The task: Please give the number of lines in the entries below that hold "frames", with no other words.

Data to use:
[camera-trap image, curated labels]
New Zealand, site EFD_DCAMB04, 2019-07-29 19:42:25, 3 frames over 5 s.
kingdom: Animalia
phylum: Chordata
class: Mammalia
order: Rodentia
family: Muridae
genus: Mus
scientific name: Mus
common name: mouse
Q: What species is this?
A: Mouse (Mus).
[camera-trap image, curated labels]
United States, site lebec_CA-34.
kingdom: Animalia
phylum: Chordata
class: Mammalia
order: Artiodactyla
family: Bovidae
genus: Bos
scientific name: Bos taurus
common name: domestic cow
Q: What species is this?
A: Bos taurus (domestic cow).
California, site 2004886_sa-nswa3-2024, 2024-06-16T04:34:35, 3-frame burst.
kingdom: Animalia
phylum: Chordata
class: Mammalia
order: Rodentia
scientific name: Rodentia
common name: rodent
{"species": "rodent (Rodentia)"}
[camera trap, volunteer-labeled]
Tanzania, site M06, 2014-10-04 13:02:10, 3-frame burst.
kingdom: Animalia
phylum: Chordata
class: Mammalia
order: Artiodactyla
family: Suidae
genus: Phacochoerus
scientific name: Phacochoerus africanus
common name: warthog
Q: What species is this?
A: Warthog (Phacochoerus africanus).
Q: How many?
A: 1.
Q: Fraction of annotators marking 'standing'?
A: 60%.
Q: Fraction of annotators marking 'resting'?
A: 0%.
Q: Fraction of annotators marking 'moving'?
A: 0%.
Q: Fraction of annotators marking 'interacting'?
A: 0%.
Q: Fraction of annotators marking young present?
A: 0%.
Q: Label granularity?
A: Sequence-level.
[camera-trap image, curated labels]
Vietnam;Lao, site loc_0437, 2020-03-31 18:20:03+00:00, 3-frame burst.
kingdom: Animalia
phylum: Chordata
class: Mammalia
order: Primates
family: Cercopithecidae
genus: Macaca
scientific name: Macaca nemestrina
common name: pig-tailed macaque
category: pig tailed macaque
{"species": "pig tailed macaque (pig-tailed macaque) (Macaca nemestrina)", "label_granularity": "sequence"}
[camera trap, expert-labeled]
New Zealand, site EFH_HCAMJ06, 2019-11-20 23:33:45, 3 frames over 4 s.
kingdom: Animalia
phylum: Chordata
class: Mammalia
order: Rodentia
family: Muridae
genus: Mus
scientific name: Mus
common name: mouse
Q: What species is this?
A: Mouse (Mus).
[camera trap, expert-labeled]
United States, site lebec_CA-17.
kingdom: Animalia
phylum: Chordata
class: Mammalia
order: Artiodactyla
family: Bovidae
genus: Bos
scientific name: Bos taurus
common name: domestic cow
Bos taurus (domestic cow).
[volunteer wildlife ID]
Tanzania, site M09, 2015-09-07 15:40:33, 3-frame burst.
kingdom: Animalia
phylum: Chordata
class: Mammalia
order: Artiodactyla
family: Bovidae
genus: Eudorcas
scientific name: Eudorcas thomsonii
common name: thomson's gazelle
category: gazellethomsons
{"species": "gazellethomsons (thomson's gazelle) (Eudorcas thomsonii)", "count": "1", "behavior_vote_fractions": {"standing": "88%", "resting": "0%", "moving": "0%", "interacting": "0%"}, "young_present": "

Response for this exercise: 2